# Convert from PDF



## KBD (Aug 22, 2013)

I have some software manuals in PDF format that I am trying to convert to a suitable format for a Kindle reader. I have tried 2 online converters so far (pdf2kindle and online-convert) and they both give similar results. The text in the PDF is on 2 columns on each page, but the converter has ignored the column structure and has alternately read a line from each column. How crazy is that! Is there a better converter somewhere?

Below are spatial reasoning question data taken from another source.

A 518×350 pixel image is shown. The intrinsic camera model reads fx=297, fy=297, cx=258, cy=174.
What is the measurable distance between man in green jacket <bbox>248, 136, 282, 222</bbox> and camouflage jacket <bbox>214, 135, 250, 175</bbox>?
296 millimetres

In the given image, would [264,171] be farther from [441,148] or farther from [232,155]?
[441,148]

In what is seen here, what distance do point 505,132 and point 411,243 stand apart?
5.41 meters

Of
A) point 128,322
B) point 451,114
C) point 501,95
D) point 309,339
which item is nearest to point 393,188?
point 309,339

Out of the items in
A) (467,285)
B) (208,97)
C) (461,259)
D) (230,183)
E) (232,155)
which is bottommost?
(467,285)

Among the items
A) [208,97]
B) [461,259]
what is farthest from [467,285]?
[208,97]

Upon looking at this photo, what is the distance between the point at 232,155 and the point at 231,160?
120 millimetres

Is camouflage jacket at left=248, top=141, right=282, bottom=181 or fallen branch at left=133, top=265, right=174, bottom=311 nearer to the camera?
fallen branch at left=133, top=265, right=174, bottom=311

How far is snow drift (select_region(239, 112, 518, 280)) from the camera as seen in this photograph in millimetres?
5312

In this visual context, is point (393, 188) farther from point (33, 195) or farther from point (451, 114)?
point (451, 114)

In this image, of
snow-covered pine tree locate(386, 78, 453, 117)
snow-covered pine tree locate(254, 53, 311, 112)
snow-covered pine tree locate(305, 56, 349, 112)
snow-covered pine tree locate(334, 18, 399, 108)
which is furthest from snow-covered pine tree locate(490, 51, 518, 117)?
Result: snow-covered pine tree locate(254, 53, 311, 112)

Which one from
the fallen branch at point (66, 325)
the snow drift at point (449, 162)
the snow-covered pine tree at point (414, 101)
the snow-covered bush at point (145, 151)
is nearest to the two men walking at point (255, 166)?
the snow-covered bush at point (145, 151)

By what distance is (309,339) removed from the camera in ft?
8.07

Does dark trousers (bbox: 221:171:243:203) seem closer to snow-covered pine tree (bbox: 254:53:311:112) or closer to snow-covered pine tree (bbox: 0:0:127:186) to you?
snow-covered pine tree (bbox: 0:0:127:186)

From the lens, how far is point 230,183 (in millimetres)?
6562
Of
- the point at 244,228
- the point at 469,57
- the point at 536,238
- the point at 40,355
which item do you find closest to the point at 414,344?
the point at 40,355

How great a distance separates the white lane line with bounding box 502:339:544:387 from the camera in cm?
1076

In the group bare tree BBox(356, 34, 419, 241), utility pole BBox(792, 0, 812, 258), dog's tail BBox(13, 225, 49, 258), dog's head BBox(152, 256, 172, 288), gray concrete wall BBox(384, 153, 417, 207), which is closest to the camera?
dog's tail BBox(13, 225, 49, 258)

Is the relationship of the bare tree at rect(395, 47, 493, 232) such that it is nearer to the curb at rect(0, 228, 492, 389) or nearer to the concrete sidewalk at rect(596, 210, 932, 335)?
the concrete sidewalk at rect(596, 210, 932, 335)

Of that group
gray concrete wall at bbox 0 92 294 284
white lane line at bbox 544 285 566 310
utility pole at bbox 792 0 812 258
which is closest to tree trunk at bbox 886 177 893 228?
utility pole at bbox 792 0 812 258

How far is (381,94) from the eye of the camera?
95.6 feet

By the way, I wouldn't care too much if the converter ignores images and just ends up with the text in the resulting document. But the text needs to be decently formatted and legible.


----------



## Paperbackstash (Dec 15, 2017)

Calibre is a pretty good converter that you may want to try. It's free and popular. It's not an online based product though - it's a downloadable program. They can convert the formats to .mobi and send to Kindle. I can't promise you won't have formatting issues with it still, though, but it's worth a try.


----------



## KBD (Aug 22, 2013)

Thanks, I'll check it out.


----------



## Ann in Arlington (Oct 27, 2008)

FWIW, I've found conversion from PDF uniformly problematic. But Calibre is probably the best option available.


----------



## nomesque (Apr 12, 2010)

PDFs are a pain in the neck if you're trying to get them into a different format. It's because of the way PDFs store information - a Word document stores a block of text with all the formatting and placement a secondary consideration, but a PDF focuses first on placement and second on the actual text itself.

If Calibre doesn't help, you might find that opening the PDF in Word, then saving as a .doc and THEN converting to Kindle format, offers the best reading experience. I sympathise, though - trying to get text out of a PDF can be a huge exercise in frustration.


----------



## KBD (Aug 22, 2013)

Unfortunately I didn't have time to try any more conversion experiments before going away on holiday. I ended up switching to landscape view, which made the pdf text a bit easier to read.

Thanks for all the suggestions.


----------